Addressing the two-day SIDS conference that ended on Tuesday in the Antigua & Barbuda capital, Shahid said SIDS were facing several situations not of their own making, ranging from the impact of climate change to that of debt consolidation.

He said the debt situation “leads us to borrowing at high rates which in turn contributes to increasing debt in a vicious cycle” with compounding crisis heightening the debt burden.

“The need for the long-term solution to the debt crisis we face is indeed critical,” he said. “The debt obligations faced by SIDS globally are unsustainable and immoral.

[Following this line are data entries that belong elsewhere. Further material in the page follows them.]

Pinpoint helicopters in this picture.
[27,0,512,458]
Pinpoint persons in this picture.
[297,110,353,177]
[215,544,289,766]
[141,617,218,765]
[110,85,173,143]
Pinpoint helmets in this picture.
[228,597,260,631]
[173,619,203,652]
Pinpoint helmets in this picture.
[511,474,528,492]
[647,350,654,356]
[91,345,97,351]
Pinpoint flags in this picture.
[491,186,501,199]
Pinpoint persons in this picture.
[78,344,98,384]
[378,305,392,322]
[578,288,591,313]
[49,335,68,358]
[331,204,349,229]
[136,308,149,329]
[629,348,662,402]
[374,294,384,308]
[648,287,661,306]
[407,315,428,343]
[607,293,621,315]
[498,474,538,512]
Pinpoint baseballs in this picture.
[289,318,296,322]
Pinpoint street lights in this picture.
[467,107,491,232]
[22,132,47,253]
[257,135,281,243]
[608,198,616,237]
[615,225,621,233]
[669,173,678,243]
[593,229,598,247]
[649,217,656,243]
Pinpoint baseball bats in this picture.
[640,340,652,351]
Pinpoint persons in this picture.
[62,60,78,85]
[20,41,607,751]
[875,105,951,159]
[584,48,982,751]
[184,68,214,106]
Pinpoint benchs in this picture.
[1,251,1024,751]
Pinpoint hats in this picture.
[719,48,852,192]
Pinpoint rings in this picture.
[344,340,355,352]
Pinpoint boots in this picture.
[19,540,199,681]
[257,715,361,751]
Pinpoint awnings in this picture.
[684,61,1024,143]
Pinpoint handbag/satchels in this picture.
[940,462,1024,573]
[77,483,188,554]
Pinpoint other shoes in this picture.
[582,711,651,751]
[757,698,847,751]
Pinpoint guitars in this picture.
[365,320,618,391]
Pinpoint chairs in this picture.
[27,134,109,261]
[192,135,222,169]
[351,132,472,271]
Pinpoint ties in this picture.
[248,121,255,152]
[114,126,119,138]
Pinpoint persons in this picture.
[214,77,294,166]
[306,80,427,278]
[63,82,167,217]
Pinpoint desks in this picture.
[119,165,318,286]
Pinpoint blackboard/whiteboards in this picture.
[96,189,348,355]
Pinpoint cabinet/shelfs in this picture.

“To remedy this, global financial systems should be streamlined, so that future debt servicing considers the vulnerabilities faced by countries in special situations, and the impact of onerous debt in their efforts to recover better.

“We know there are no one size fits all solution as we endeavour to get back on track of meeting the SDGs (UN Sustainable Development Goals) targets, we should be mindful of the limitations of traditional development measures.”

Shahid said SIDS continue to pay the ultimate cost for problems they did not cause in the first instance, making reference to the impact of climate change on these developing countries.

“I use this opportunity to speak to highlight the need to ensure SIDS remain a priority for the international community, including partner governments in the United Nations,” he said

“We need unity and solidarity to build back and to prioritise the long term recovery of our islands.”

Shahid said at present one-third of the 65 million people in SIDS live on land five metres above sea level making them extremely vulnerable to rising sea levels.

“In my own country, the Maldives, a nation comprising of 1 192 low-lying islands, this threat is an everyday reality,” he said. “SIDS vulnerability to climate crisis extends beyond the impact on our environment.”

Earlier, Antigua & Barbuda foreign affairs minister Chet Greene said with seven more years before the conclusion of the SDGs, there are still several challenges facing SIDS.

The conference in Antigua & Barbuda provides delegates with an opportunity to examine issues hindering their sustainable development.

It is organised by the Alliance of Small Islands States (AOSIS) in partnership with the governments of Denmark and the United Kingdom.

It is being billed as an events-oriented springboard for achieving the Sustainable Development Goals in SIDS.